[Hiver 2011]
Les œuvres présentées dans ce numéro se caractérisent par l’accumulation d’un nombre important d’images et un travail en série parfois systématique, parfois intuitif et fragmentaire. On repère ainsi dans certaines d’entre elles un mode itératif qui opère soit dans le dispositif formel, soit dans l’objet d’investigation ou dans un motif. Mais ces œuvres comportent toutes une dimension narrative qui met autant l’accent sur le dispositif que sur le récit proprement dit. D’où son incomplétude, sa fragmentation, son caractère ludique; d’où sa nature plus virtuelle que réellement actualisée.
Les prises de vue de chambres noires de Michel Campeau relèvent d’une sorte d’enquête systématique sur un ordre de réalité en voie de disparition. Pourtant, la démarche ne se veut ni neutre ni objective. Pour qualifier l’esthétique de sa série, Campeau évoque plutôt le constat d’un expert en sinistres. Les éclairages froids et directs tout comme les cadrages serrés permettent de montrer les traces d’usure et le bricolage des installations, rendant ainsi tangibles l’usage des lieux et leur obsolescence. De la sorte, et sans nous raconter le détail de vies individuelles, ces images retracent en quelque sorte la petite histoire de la photographie, en évoquant le vécu et l’ingéniosité de ses artisans.

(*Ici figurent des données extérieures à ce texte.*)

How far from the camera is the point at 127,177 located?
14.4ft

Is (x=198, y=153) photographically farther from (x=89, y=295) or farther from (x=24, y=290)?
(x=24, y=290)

Les Histoires d’Alain Pratte se présentent comme des récits en suspens, comme des arrêts sur image d’un scénario où ne seraient donnés que quelques-uns des plans de la narration. En ce sens, ses images sont des dispositifs narratifs qui appellent à une projection dans le récit. Faites de petits moments, de détails et d’ambiances, comme saisies au hasard d’une déambulation dans la ville, ses photographies se proposent comme des récits intérieurs teintés d’une atmosphère distante et mélancolique. La facture même de ces images, qui regroupent dans une grille toujours identique plusieurs petites fenêtres autour d’une plus grande, renforce cette perception d’un regard qui esquisse des séquences narratives.
Attractions, de Yan Giguère, s’offre comme une constellation d’images de lieux urbains et de jardins, rythmée par la texture, le format et le rapprochement des images. Tout entière modulée par les forces d’attraction, la pièce prend la forme d’une fresque murale faite de condensations et d’enchaînements séquentiels, ponctuée d’un travail sériel sur le motif floral. La vision sous-jacente à cet univers très personnel se fonde sur une exploration systématique et émerveillée des modalités de perception et de traduction d’une multitude d’appareils photographiques, souvent désuets. Il en résulte une évocation intime et poétique d’un univers, une cartographie affective des lieux de vie de l’artiste.
Avec Before Photography, Chuck Samuels s’attache à une exploration de la transmission des valeurs et de la culture en se réappropriant des éléments du récit familial et de la culture cinématographique de son enfance. Combinant photographie et vidéo, Before Photography utilise à la fois la déconstruction narrative et le travail sériel pour ausculter, sur un mode ludique qui prend des allures faussement autobiographiques, la fabrication de son identité de photographe. En multipliant les jeux de rôle et en brouillant l’écoute des récits qu’il ne livre que par bribes, Chuck Samuels s’y dépeint en une sorte de Zelig de la photo pour mieux montrer la complexité et la dimension contextuelle du nœud identitaire.